I took a bite of lamb and peppers, and chewed thoughtfully. "This really is excellent."

"What is so interesting is that you don't even really hang. It's more like death by crucifixion, minus all of that awful martyrdom. A slow, excruciating death." Fiona took the fork out of my hand, stabbed a chunk of gristle that I'd pushed to one side of the plate, and then ate it, smiling all the while. "This is lovely. You're right."

"Fi…" I said.

"Of course," she said, "I've been reading quite a bit about this new torture technique they're testing now in Pakistan. It's really very revolutionary. You take a conventional hot box and you throw in a live electrical wire. As the humidity in the room rises from the prisoner's labored breathing, the air actually turns electric. Like a lightning storm in a room. Only done it on rats thus far, but I'd be willing to bet that a human would make it work spectacularly."

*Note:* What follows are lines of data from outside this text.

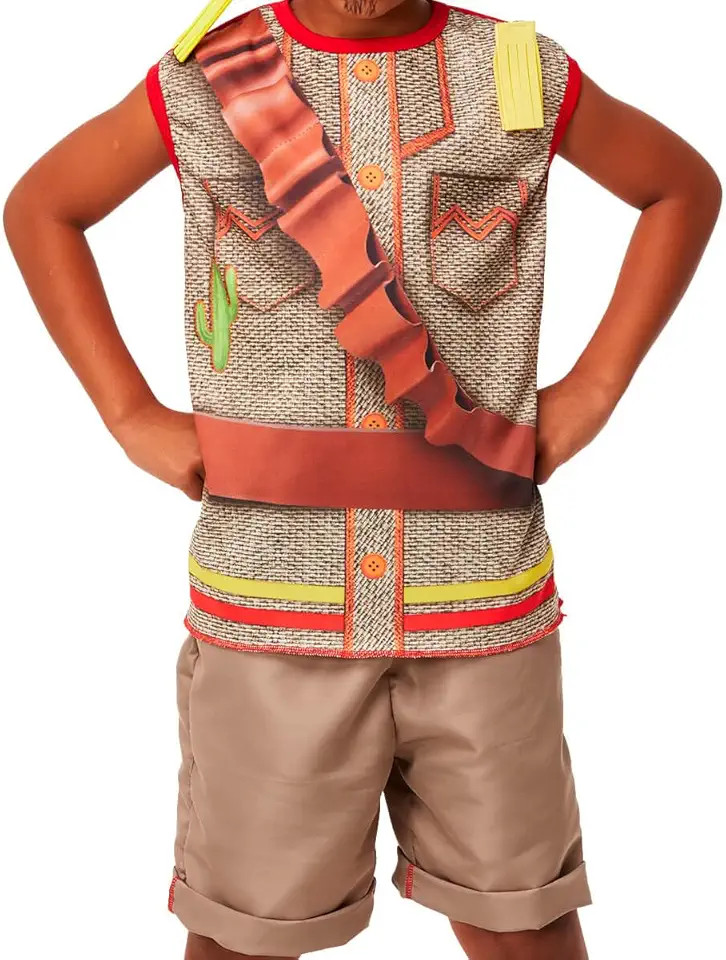 Roupa Cangaceiro Infantil Roupa de Festa Junina Infantil Menino Fantasia Dança Escola Quadrilha ... | Amazon (BR)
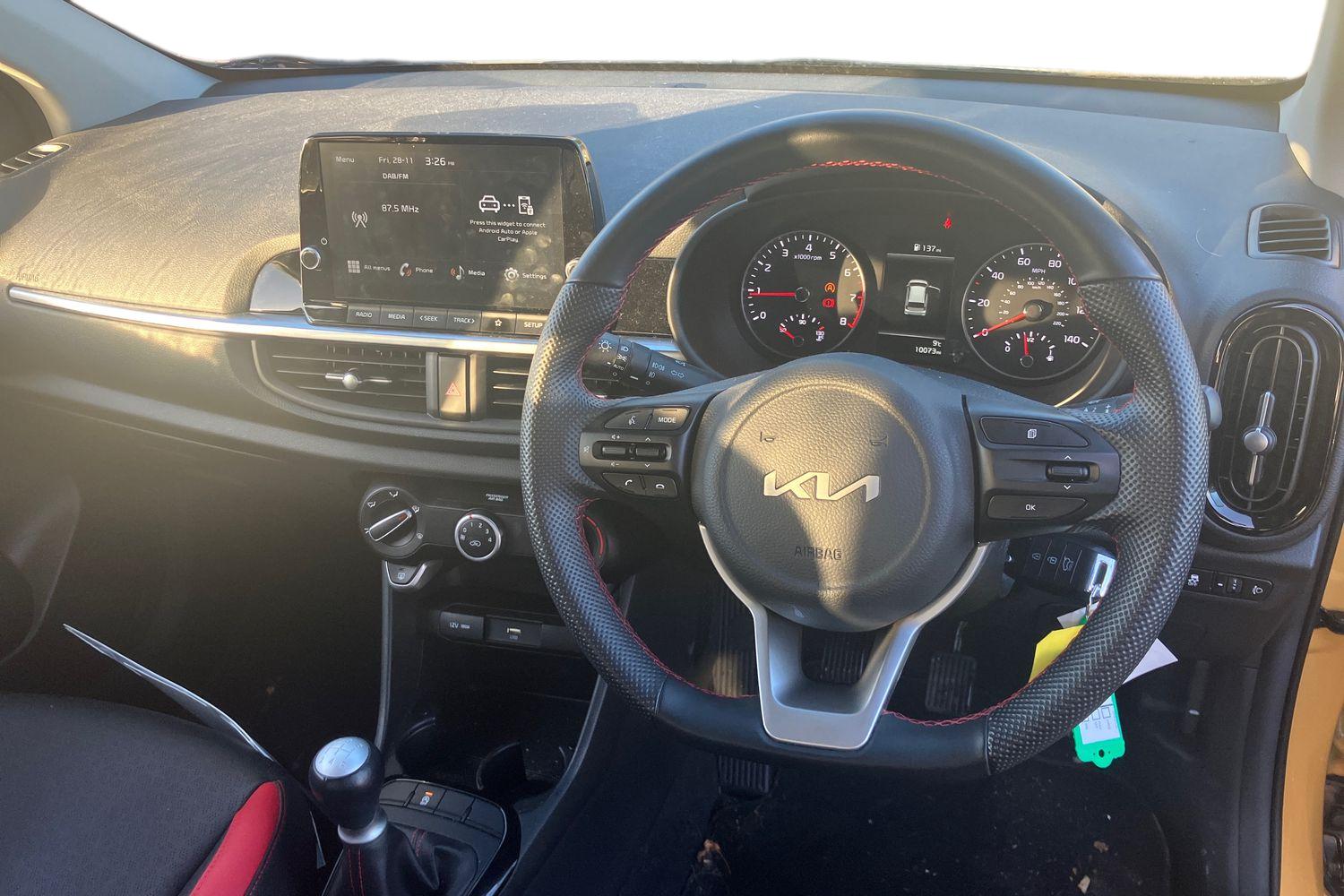 Used Kia Picanto 2023 for sale - 76732507: Photo 3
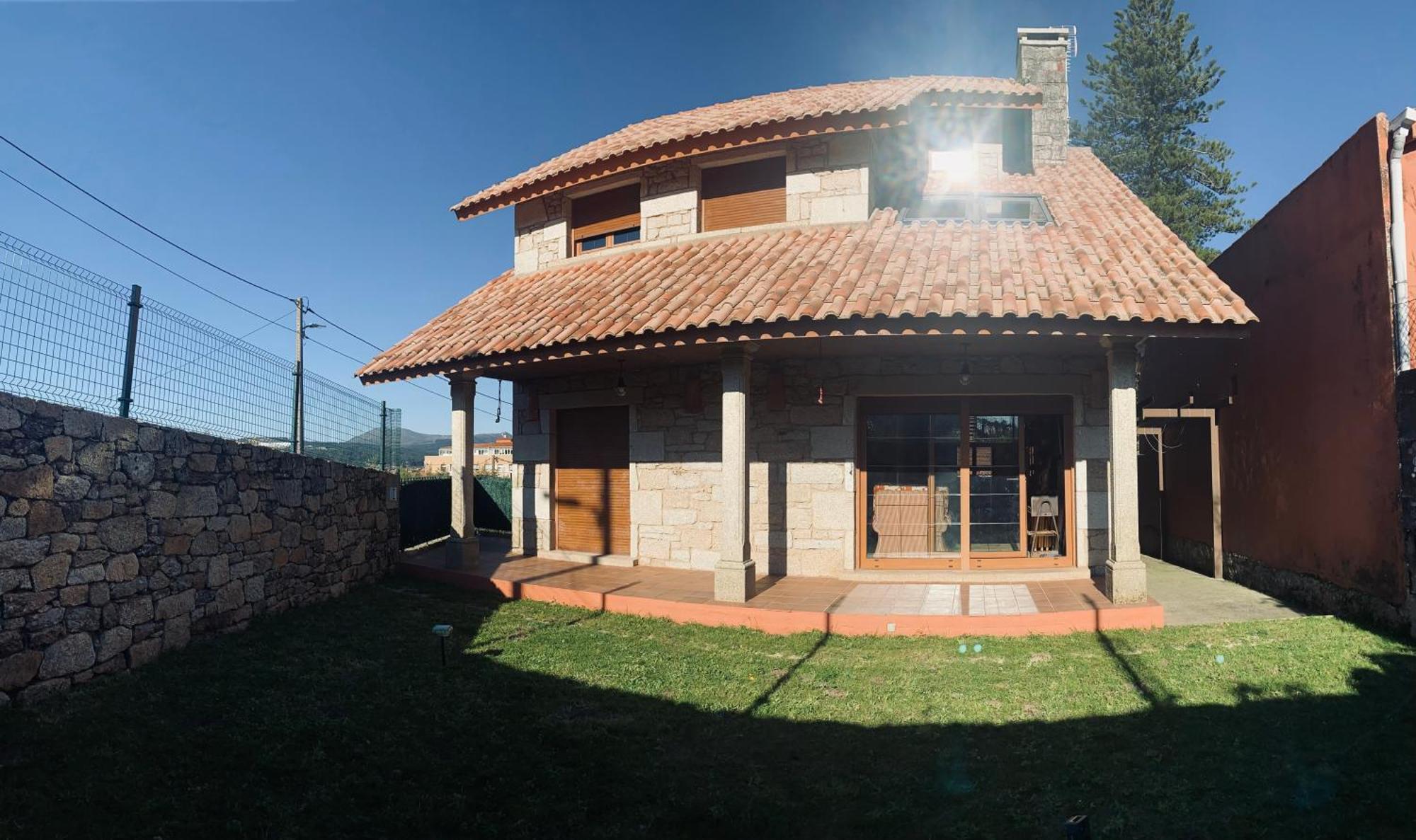 Chalet Entero Confort Рібейра Екстер'єр фото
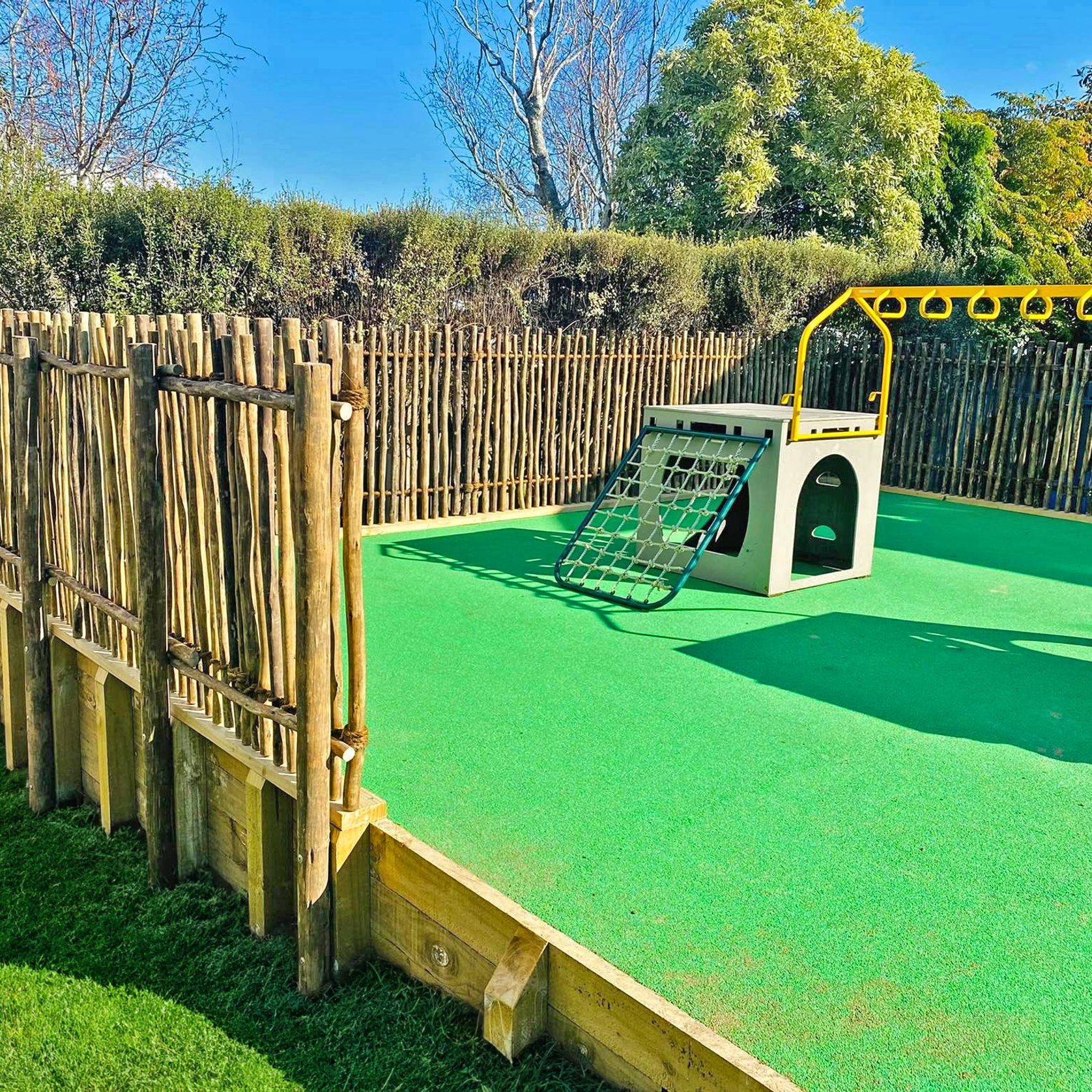 Eucalypt Fencing Panels & Poles gallery detail image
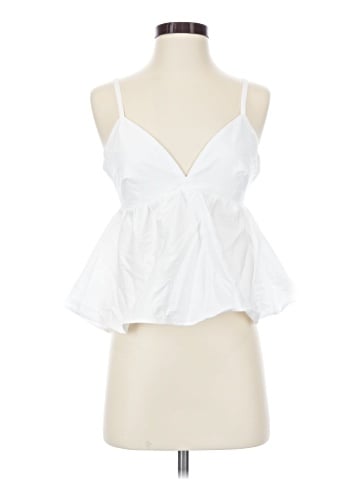 Abercrombie & Fitch Sleeveless Blouse (view 1)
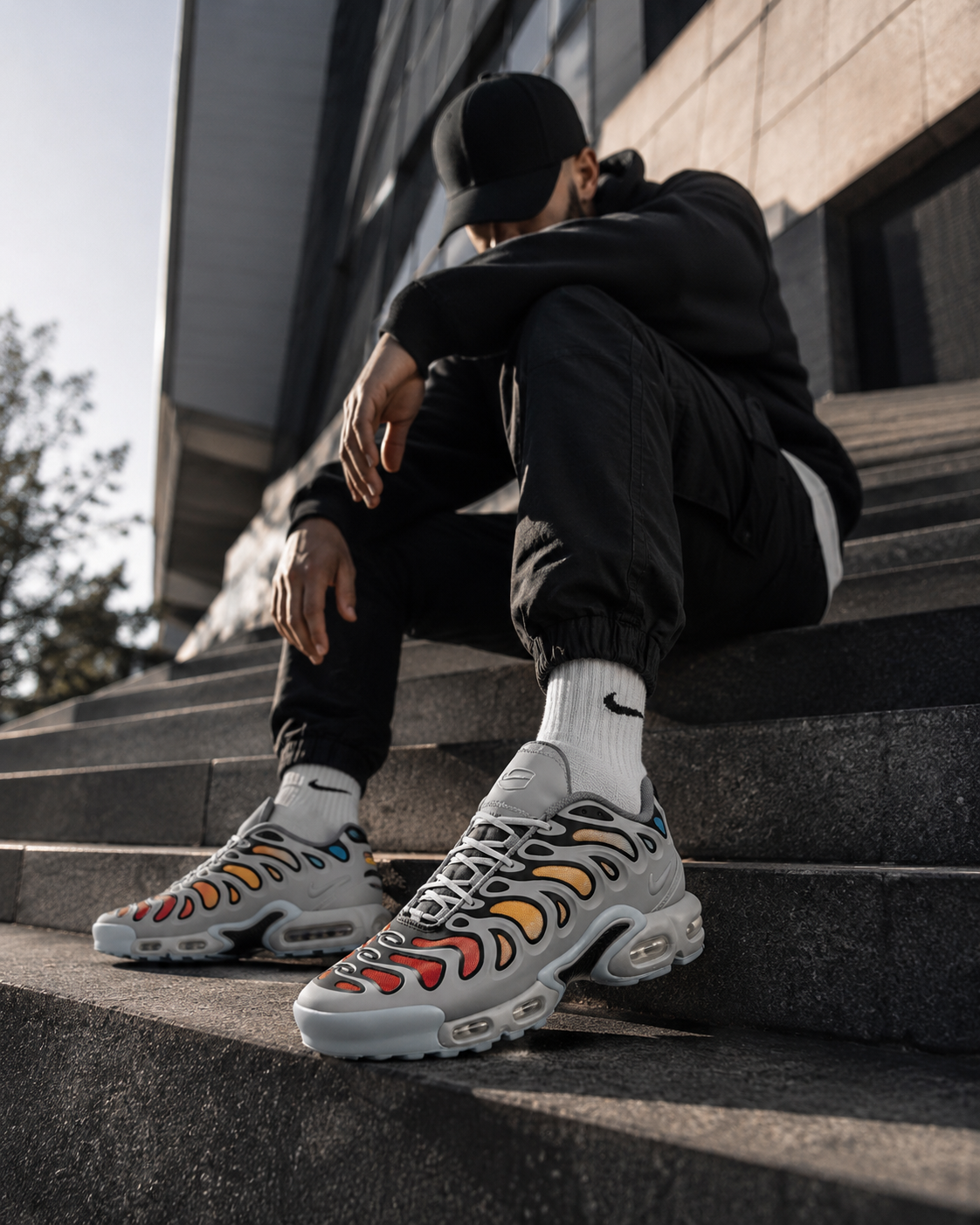 NIKE AIR MAX PLUS TN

"Fi," I said, "listen. I handled the situation. Everything is going to be fine. A little issue of mistaken identity. But I cleared it up and everyone involved is sorry that you were ever in jeopardy. They'd even like to buy the guns."

"That's so sweet," she said. She reached over and touched my cheek and I thought, Huh, I didn't think that was going to work. Especially that part about the guns. That was a real stretch. How am I going to make good on that? And then I realized that the touch Fiona was giving me was actually gaining in intensity, that she was now actually gripping my face, was digging her thumb into my jaw. Was sort of affecting my breathing.

"Fi," I said, but it came out sounding more like flea because my jaw wouldn't open and my tongue's movements were impeded.

"Natalya Choplyn? Really, Michael? You're lying to me about her again? I have to hear it from Sam?"

I liked it better when Fiona and Sam didn't get along, kept secrets from each other, used me only as a sounding board for complaints and threats. For the better part of a decade, it was one of those points I knew would remain fixed. For the first month I was back home, I was fairly certain Fiona would shoot Sam, provided Sam didn't dime her to one agency or another, foreign or domestic. There was an incident several years ago-money was lost, bullets were fired, flesh wounds were had-that left both feeling, well, distrustful of each other.